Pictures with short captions
# # # #
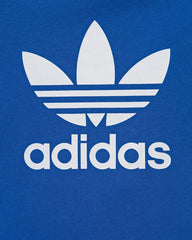 ADIDAS BLUE KIDS SHORTS TEE SET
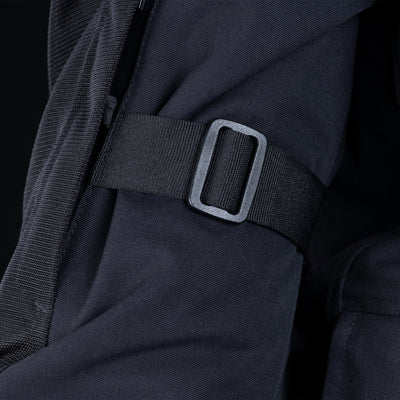 Oxford Mc-Jacka Mondial 2.0 MS Jkt Tech Svart/Grå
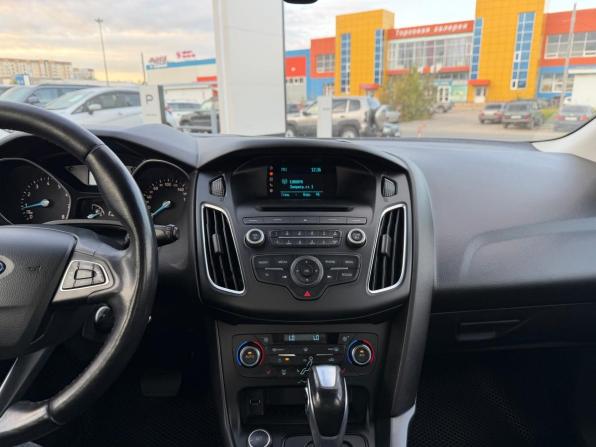 Ford Focus III Рестайлинг с пробегом 2015 года, цена 1 150 000 рублей, 92617 км, хэтчбек, Автокод Объявления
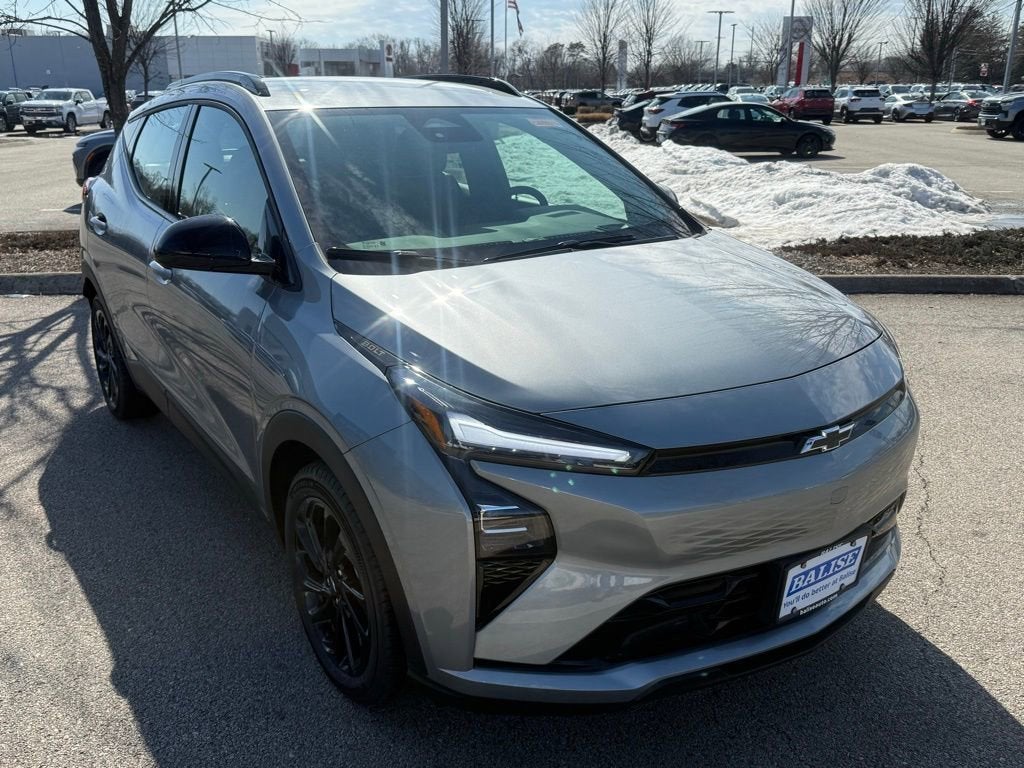 2027 Chevrolet Bolt RS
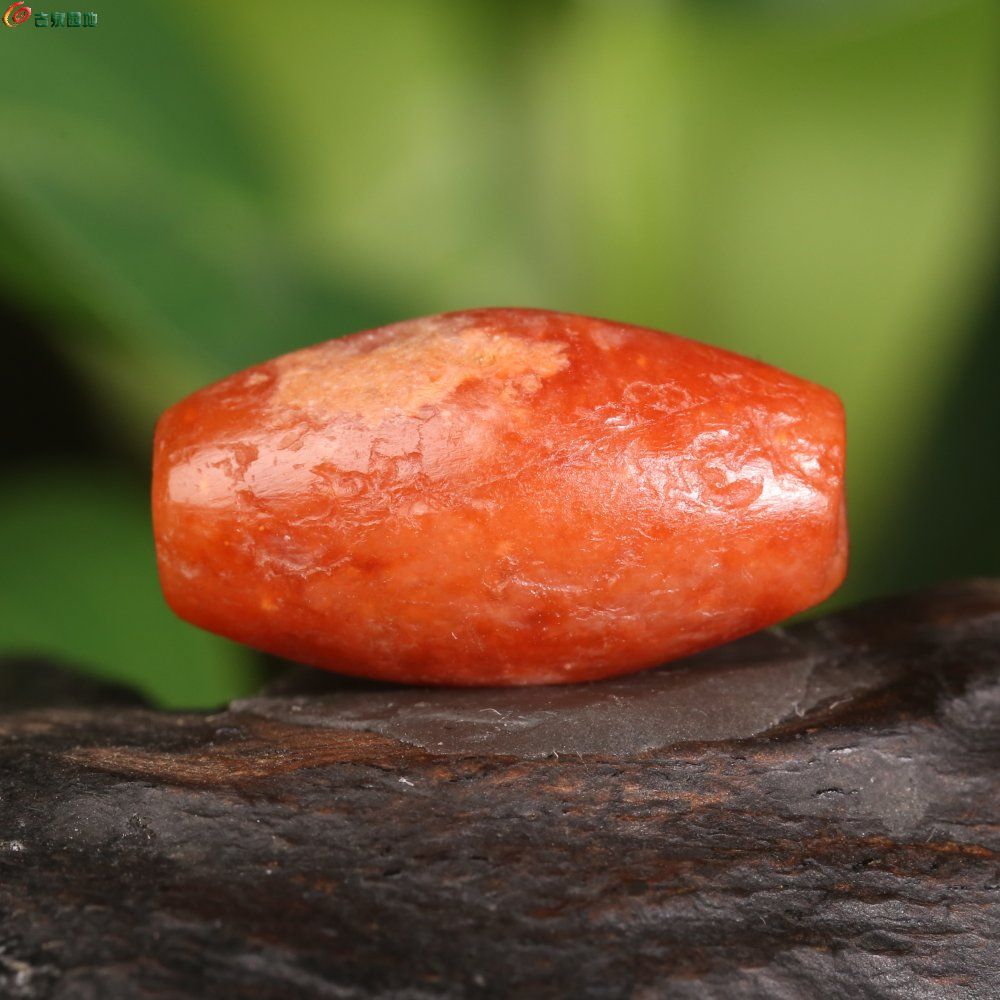 千年满风化红玛瑙枣珠1.jpg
# # # #
▶ _TO DO_: Set down the data above verbatim, omitting every image.

▶ _WRITTEN SOLUTION_:
 ADIDAS BLUE KIDS SHORTS TEE SET
 Oxford Mc-Jacka Mondial 2.0 MS Jkt Tech Svart/Grå
 Ford Focus III Рестайлинг с пробегом 2015 года, цена 1 150 000 рублей, 92617 км, хэтчбек, Автокод Объявления
 2027 Chevrolet Bolt RS
 千年满风化红玛瑙枣珠1.jpg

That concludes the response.